Yeah, that’s good point. We do manage DaVinci closure to – a little closer to our exposures than we do at the holding company just for the reasons Kevin sited.

Greg Locraft – Morgan Stanley

Okay, great and then last topic is actually away from the core of property cat business. Kevin, could you talk a bit about I mean how – what are your ambitions in the Lloyd and Specialty segments? Obviously the growth there is significant, can you talk a bit about the historical profitability those businesses and where you see this thing going as perhaps another leg that still emerges?

Kevin O’Donnell

Sure. Let me start with Lloyd, Lloyd is a business in which we and entering Lloyd we made the decision to build versus buy. The cost of that decision is really an expense ratio that will take time for us to grow into. We had slower growth in top line and the way it has been in our original estimate and that’s really resulted market conditions that we are comfortable that’s consistent, we manage any of our underwriting businesses. I believe we built the right team there, we built the right infrastructure so as we look back in 10 years’ time I feel very comfortable about the investment we are making in Lloyd that will provide long -term profitability to the growth, to the group knowing that it starts going to little slower because the participant and –I think in Specialty we have a much longer track record. And if you look back over inception today for the Specialty line that we are in, we made an excess of a $ 1 billion profit by being in that business. So although it’s not as large as our cat business we do see it as core, we think it is a very efficient use of capital on a marginal basis to bring on to our portfolio and by expanding our footprint into the U.S. we have gained access to new lines of business. A lot of business that we have written in Specialty is really from core lines we have on the cat side and we have been very fortunate to have a good reception from those buyers, making room for us and some of their best programs. So it’s a kind of little different story for each one but I believe it will be long term contributors.
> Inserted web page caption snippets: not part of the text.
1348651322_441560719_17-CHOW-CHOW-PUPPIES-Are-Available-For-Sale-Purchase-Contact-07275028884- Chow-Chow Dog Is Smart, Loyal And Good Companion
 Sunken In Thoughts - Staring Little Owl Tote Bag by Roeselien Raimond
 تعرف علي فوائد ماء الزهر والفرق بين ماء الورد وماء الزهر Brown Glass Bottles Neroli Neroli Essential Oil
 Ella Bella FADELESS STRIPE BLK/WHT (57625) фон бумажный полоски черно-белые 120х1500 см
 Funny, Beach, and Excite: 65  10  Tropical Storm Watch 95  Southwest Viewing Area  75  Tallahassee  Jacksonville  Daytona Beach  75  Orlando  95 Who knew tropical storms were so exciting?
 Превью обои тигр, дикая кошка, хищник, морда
Greg Locraft – Morgan Stanley

Okay, great, thanks for the answers guys and congrats again on an excellent quarter and another great year, even as the macro is getting more difficult.

Operator

Your next question is from Michael Zaremski with Credit Suisse.

Michael Zaremski – Credit Suisse

Hey, thanks. I guess first on capital. Is there element – can you tell us how much money is at the holding company or if that’s an element you think that’s material?

Jeff Kelly

I believe that the end of the year we have about nearly $700 million in cash and securities of the holding company which is a little higher than normal. And that – I wouldn’t say that is a – that’s not proxy for what we view necessarily is excess capital but it does represent the kind of the raw material with which we can execute capital deployments among the various balance sheets of the company or through share repurchase. And then in addition to that we have a revolving credit facility of $250 million that we can draw if need be.

Michael Zaremski – Credit Suisse

Got it and to follow up to one of Greg’s questions on capital as well. So the $300 million redemption at DaVinci, is that a use of capital is how we should think about it?

Jeff Kelly

No, it is actually so we give an infusion of that to the holding company from the standpoint that it’s – it comes out of DaVinci and goes to the parent but given that we only own 26.5% of the vast majority of that is a dividend to the third party shareholders.

Michael Zaremski – Credit Suisse

So I guess this is a further complication, if I am looking at net income for the year subtracting out share repurchases as a use of capital, subtracting the dividend, I shouldn’t be subtracting out that $300 million.

Jeff Kelly

No.

Michael Zaremski – Credit Suisse

Okay, thank you. And I guess lastly on the top line guidance for cat. I believe in 2013 your guys increased your core share transactions, is that – what do you guy think about that for in 2014, could that potentially be a wildcard? Thanks.

Kevin O’Donnell

Sure. We did increase some core underwriting, one of the things that we looked at is when we write our property for share it is often is line kind of exposure that’s embedded within the closure and hence our interest. I look at the Florida market and I see the Florida market from a primary standpoint in pretty good shape, so there could be additional opportunities for us to write and some property for the share but it’s very early and discussion with our partners even to determine whether that’s going to be an appropriate product for them, but we certainly have capacity to write, we have the tools to understand the risks that we are taking. But it is too early to be definitive to whether there will be opportunities or not.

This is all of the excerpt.